I think it makes more sense to group by h2 first:

doc.search('h2').each_with_index do |h2, i|
  puts "#{i+1}."
  puts h2.text
  h2.search('+ p + div > p[3] img').each do |img|
    puts img['src']
  end
end
pguardiario
  • 53,827
  • 19
  • 119
  • 159
5

To get images, simply look for the img tags with a src attribute.

If you want the h2 associated with each image, you can do this:

doc.xpath('//img').each do |img|
  puts "Header: #{img.xpath('preceding::h2[1]').text}"
  puts "  Image: #{img['src']}"
end

Note that a switch to XPath was in order for the preceding:: axis.

EDIT

To group by header, you can put them in a hash:

headers = Hash.new{|h,k| h[k] = []}
doc.xpath('//img').each do |img|
  header = img.xpath('preceding::h2[1]').text
  image = img['src']
  headers[header] << image
end

To get the output you've prescribed:

headers.each do |h,urls|
  puts "#{h} #{urls.join(' ')}"
end
Mark Thomas
  • 37,131
  • 11
  • 74
  • 101
  • Cool, is there an opposite method to "preceding"? Such as following? – Steven Harlow Feb 20 '13 at 01:31
  • This is very helpful, but I'm actually interested in the opposite. The headers and then the following images. Is there a way to do that using a technique close to this one you provide? – Steven Harlow Feb 20 '13 at 02:01
  • I tried: doc.xpath('//h2/a[@rel = "bookmark"]').each do |header| puts "Header: #{header.text}" puts " Image: #{header.xpath('following::img[1]')['src']}" end but I get a "Can't convert String into Integer (TypeError) – Steven Harlow Feb 20 '13 at 02:07
  • No, you can't do the opposite because you'd get all the images whether or not there is an `h2` in between. You can still do it the way I show and group the images under each header. – Mark Thomas Feb 20 '13 at 03:04
  • When I do the code two comments above with puts " Image 1: #{header.xpath('following::img[1]').to_s}" I get image2 – Steven Harlow Feb 20 '13 at 03:37
  • I just need to pull out that src now – Steven Harlow Feb 20 '13 at 03:38
  • I came back to accept your answer, but then saw pguardiario's that was closer to what I ended up doing. Thank you so much for the help! It allowed me to find what I wanted myself. – Steven Harlow Feb 22 '13 at 01:28
0

Code that I ended up using. Feel free to critique (I'll probably learn from it):

require 'rubygems'
require 'nokogiri'

doc = Nokogiri::HTML(open("http://blog.website.com/"))

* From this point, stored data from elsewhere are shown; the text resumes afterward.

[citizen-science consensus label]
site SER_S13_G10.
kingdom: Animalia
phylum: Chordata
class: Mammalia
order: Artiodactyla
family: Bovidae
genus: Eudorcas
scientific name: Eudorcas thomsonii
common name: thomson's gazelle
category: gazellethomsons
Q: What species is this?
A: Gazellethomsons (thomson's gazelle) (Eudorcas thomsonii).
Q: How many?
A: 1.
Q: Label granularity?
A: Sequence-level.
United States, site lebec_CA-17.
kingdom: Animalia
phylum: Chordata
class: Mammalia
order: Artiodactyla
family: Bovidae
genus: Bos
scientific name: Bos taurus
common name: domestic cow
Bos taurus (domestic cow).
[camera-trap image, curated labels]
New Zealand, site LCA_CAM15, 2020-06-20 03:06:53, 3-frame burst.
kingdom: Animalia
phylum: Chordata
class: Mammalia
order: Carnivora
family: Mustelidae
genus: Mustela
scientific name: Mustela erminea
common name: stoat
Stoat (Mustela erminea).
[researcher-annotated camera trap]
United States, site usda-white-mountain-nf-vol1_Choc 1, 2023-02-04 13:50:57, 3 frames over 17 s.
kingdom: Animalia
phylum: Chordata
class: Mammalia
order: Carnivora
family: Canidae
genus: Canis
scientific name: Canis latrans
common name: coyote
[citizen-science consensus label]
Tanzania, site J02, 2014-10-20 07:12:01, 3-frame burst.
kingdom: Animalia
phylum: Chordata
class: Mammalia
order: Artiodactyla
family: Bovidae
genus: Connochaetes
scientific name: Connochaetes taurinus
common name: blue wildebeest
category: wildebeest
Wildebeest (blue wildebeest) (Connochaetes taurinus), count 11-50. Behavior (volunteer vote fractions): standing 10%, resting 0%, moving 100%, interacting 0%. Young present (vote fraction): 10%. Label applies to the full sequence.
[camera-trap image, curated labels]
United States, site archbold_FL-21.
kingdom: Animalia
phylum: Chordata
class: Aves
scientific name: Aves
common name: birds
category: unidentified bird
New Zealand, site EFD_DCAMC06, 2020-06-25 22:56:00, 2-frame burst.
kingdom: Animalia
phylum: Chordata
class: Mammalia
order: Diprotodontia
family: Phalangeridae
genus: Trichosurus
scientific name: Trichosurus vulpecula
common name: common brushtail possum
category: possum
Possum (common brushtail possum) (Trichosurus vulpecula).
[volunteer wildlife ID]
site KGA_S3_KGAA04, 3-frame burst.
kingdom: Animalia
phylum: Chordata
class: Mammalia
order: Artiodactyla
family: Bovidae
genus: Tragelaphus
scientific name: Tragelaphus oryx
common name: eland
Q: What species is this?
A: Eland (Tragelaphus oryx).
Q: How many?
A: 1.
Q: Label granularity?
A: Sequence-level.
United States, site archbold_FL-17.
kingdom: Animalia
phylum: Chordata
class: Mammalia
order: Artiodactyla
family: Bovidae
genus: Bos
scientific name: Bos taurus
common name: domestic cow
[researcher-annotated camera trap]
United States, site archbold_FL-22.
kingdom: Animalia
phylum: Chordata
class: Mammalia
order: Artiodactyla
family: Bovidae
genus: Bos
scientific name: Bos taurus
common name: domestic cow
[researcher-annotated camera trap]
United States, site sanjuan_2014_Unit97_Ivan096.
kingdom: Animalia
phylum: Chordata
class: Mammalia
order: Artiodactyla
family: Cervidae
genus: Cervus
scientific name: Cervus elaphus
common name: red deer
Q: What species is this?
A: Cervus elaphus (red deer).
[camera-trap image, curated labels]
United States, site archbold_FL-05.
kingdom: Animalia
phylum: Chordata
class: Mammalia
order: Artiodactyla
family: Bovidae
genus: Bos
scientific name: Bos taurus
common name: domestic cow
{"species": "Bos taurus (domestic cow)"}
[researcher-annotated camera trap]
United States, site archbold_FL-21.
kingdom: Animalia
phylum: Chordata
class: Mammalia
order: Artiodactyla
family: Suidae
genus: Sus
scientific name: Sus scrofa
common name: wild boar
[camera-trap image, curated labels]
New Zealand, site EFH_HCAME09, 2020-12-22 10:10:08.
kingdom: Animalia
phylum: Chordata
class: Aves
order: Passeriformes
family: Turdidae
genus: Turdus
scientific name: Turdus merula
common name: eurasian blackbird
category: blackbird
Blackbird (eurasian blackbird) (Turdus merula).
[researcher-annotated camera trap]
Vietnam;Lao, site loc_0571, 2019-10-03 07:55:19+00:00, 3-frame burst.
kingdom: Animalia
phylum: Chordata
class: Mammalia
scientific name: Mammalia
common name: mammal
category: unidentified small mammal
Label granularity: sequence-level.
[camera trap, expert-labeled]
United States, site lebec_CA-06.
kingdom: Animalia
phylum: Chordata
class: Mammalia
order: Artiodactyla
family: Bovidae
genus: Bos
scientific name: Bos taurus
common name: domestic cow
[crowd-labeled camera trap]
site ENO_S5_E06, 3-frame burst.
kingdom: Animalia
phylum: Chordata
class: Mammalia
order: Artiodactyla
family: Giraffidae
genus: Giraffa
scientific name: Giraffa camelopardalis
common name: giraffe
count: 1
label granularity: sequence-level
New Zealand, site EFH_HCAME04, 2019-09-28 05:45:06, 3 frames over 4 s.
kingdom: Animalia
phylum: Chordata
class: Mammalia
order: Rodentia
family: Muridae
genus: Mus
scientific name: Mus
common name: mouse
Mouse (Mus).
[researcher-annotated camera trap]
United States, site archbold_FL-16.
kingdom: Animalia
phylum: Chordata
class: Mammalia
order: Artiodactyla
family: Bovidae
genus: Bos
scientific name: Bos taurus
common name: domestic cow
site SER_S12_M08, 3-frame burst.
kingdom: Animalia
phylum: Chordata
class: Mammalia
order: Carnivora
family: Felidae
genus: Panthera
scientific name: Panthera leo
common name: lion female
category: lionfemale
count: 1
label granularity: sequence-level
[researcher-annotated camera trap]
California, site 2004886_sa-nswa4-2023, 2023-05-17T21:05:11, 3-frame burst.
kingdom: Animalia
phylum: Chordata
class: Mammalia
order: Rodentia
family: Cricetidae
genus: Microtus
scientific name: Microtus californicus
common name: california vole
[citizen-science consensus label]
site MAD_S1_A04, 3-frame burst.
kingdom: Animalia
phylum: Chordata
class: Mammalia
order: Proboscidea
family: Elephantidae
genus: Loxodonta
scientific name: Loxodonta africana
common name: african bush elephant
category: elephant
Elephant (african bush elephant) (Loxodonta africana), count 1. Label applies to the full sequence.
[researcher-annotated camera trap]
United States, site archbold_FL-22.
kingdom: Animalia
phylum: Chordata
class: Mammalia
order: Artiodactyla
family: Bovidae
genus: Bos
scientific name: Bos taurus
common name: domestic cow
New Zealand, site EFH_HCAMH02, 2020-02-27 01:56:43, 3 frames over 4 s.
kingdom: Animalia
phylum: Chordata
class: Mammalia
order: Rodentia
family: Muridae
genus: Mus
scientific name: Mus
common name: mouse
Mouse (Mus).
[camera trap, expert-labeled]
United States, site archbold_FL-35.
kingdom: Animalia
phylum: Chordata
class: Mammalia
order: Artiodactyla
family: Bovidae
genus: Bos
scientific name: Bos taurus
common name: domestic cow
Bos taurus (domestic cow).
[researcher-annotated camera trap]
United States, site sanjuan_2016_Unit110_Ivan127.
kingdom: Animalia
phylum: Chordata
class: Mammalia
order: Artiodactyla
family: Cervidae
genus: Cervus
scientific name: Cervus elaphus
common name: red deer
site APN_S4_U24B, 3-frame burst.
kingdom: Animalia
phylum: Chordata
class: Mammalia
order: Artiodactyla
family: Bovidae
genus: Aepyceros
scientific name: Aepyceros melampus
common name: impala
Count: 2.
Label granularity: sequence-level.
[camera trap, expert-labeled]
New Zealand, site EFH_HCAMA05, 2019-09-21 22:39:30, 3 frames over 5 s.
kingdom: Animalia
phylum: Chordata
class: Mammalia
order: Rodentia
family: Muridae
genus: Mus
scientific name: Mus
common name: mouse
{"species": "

doc.xpath('//h2/a[@rel = "bookmark"]').each_with_index do |header, i|
  puts i+1
  puts " Title: #{header.text}"
  puts "  Image 1: #{header.xpath('following::img[1]')[0]["src"]}"
  puts "  Image 2: #{header.xpath('following::img[2]')[0]["src"]}"
end
Steven Harlow
  • 631
  • 2
  • 11
  • 26
  • No, `following::img` will pick up an image that's past the next h2 and the [0]["src"] will cause errors if it doesn't exist. Also, use css when possible. – pguardiario Feb 22 '13 at 02:00
  • This code works on the webpage I'm using, whereas the code you provide leaves out a few of the images (though with some adjustments I'm sure it'd work). I'm sure it's because you don't have the full information. – Steven Harlow Feb 22 '13 at 04:05
  • The reason following::img[1] doesn't skip a h2 is because there are facebook like images as img[0], which I don't care about. The formatting is luckily consistent across the page. – Steven Harlow Feb 22 '13 at 04:06
0

I did something similiar once (I wanted the exact same output actually). This solution is pretty easy to follow:

Depending on how the DOM is structured, you could do something like:

body = page.css('div.format_text')
headers = page.css('div#content_inner h2 a')
post_counter = 1

body.each_with_index do |body,index| 
   header = headers[index]
   puts "#{post_counter}. " + header
   body.css('p a img, div > img').each{|img| puts img['src'] if img['src'].match(/\Ahttp/) }
   post_counter += 1
end

So basically, you're checking every header with 1 or more images. The page I was parsing had the headers outside of the image divs, which is why I used two different variables to find them (body / headers). Also, I targeted two classes when looking for images, as this is the way this particular DOM was structured.

This should give you a nice clean output like you wanted.

Hope this helps!

Laura M
  • 11
  • 1